Everything from the line containing "How big is the" to the final line of the records below should be given again exactly, and nothing else.

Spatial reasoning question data
*-*-*

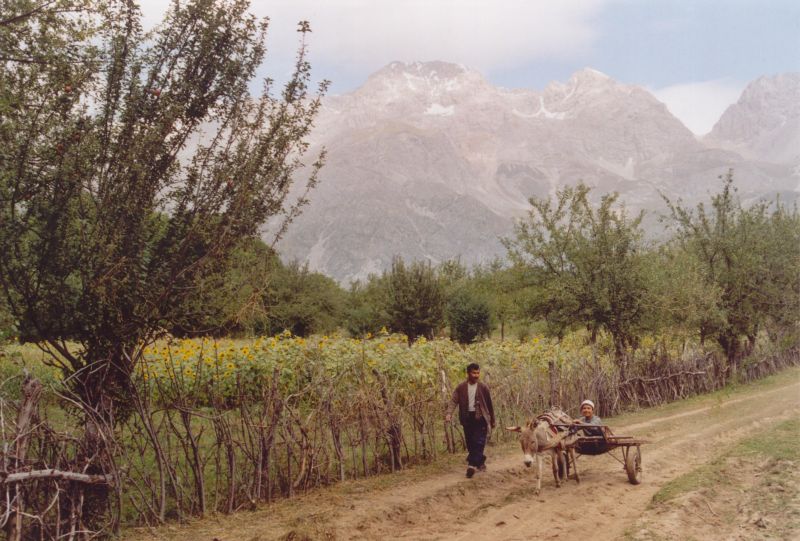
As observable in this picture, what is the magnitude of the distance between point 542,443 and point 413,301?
2250cm

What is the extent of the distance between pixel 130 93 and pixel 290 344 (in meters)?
9.86

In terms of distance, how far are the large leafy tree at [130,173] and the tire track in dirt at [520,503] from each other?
3.73m

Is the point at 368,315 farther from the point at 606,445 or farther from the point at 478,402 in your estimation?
the point at 606,445

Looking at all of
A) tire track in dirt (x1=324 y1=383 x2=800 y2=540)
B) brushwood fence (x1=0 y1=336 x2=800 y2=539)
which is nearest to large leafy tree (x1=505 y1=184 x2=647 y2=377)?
brushwood fence (x1=0 y1=336 x2=800 y2=539)

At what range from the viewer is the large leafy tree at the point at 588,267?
19.6 meters

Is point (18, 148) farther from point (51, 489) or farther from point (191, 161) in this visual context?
point (51, 489)

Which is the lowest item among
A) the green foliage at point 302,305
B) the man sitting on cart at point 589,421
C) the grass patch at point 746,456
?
the grass patch at point 746,456

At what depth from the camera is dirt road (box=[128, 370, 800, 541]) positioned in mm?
7723

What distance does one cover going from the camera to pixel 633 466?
9648 mm

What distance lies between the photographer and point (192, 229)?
7.50 metres

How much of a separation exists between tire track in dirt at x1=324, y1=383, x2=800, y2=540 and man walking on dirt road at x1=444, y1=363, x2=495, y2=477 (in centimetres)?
33

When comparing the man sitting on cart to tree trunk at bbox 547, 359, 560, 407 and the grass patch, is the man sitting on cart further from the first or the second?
tree trunk at bbox 547, 359, 560, 407

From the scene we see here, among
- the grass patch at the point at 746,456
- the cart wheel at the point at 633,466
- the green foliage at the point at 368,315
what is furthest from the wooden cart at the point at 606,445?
the green foliage at the point at 368,315

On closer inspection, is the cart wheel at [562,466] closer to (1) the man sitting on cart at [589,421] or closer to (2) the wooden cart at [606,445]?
(2) the wooden cart at [606,445]
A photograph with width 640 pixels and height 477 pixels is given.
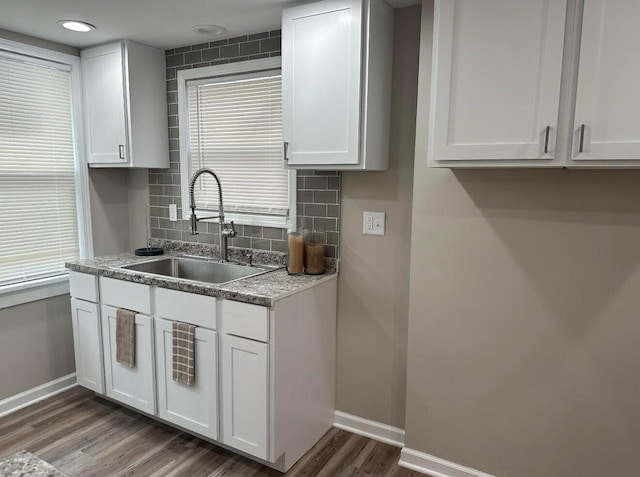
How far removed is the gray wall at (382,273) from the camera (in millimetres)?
2318

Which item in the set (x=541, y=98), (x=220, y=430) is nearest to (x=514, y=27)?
(x=541, y=98)

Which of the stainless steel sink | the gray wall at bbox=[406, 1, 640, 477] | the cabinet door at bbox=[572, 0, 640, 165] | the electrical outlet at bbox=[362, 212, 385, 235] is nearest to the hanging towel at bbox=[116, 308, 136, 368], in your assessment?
the stainless steel sink

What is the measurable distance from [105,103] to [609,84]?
9.33 feet

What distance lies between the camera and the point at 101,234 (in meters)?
3.30

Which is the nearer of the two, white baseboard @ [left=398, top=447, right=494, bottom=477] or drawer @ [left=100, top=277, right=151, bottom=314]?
white baseboard @ [left=398, top=447, right=494, bottom=477]

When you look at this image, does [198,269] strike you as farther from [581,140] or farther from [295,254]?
[581,140]

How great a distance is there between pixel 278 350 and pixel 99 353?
1352 mm

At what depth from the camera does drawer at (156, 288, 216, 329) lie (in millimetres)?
2242

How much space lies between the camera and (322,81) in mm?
2189

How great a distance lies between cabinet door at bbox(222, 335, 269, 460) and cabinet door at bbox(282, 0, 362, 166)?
972mm

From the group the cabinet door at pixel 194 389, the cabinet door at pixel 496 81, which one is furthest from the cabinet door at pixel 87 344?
the cabinet door at pixel 496 81

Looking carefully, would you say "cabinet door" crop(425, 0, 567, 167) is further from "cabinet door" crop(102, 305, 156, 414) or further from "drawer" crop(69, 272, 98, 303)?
"drawer" crop(69, 272, 98, 303)

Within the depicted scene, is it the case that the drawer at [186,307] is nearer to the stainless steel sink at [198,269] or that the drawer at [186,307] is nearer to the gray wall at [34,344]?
the stainless steel sink at [198,269]

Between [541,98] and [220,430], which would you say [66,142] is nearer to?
[220,430]
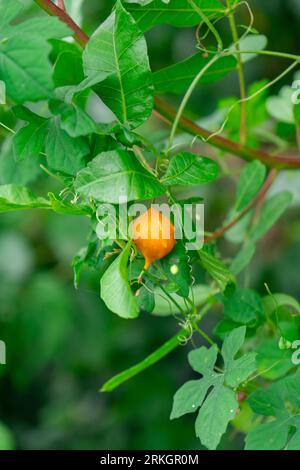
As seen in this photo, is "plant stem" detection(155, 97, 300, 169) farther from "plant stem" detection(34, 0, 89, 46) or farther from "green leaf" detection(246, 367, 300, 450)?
→ "green leaf" detection(246, 367, 300, 450)

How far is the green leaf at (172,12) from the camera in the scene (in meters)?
0.60

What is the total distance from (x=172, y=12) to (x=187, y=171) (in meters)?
0.15

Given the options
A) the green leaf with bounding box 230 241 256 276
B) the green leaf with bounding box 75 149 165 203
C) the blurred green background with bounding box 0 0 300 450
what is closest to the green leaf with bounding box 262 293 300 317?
the green leaf with bounding box 230 241 256 276

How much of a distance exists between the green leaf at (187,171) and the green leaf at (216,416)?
0.47 feet

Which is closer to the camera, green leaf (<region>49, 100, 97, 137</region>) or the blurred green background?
green leaf (<region>49, 100, 97, 137</region>)

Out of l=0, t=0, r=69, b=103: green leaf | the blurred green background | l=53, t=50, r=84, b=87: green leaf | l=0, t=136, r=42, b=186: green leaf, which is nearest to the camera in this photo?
l=0, t=0, r=69, b=103: green leaf

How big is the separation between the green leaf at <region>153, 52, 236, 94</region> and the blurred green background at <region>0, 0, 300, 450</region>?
63 centimetres

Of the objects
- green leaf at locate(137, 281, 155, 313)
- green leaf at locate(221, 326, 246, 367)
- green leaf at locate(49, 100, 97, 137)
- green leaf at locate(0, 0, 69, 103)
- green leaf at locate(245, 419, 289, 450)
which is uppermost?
green leaf at locate(0, 0, 69, 103)

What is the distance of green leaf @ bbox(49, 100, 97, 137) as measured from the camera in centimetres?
51

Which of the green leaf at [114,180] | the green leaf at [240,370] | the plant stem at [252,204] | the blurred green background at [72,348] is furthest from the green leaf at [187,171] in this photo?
the blurred green background at [72,348]

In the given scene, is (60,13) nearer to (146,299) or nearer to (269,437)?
(146,299)

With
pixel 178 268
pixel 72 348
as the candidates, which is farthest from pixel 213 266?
pixel 72 348

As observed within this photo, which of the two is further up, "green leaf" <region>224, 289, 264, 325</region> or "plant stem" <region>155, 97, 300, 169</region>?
"plant stem" <region>155, 97, 300, 169</region>

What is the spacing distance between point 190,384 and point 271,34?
1341 mm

*-*-*

### RESULT FOR THIS EXERCISE
How big is the separation between the green leaf at <region>153, 52, 236, 94</region> and the blurred green background at <region>0, 0, 300, 450</region>?
63 centimetres

Of the objects
- green leaf at locate(137, 281, 155, 313)
- green leaf at locate(221, 326, 246, 367)
- green leaf at locate(49, 100, 97, 137)
- green leaf at locate(0, 0, 69, 103)
- green leaf at locate(245, 419, 289, 450)
which is uppermost?
green leaf at locate(0, 0, 69, 103)

What is the distance of green leaf @ bbox(49, 100, 97, 137) as measured from the camera in centimetres?
51

Which of the green leaf at [114,180] | the green leaf at [240,370] | the plant stem at [252,204] | the blurred green background at [72,348] is furthest from the green leaf at [187,171] in this photo?
the blurred green background at [72,348]

In the given scene, is (60,13) nearer to (146,299) or nearer to (269,437)?
(146,299)

With
pixel 178 268
pixel 72 348
as the candidates, which is farthest from pixel 213 266?
pixel 72 348

As observed within this photo, which of the two is further up, "green leaf" <region>224, 289, 264, 325</region> or "plant stem" <region>155, 97, 300, 169</region>?
"plant stem" <region>155, 97, 300, 169</region>

What is the spacing distance between point 190,384 and point 271,34?
1341 mm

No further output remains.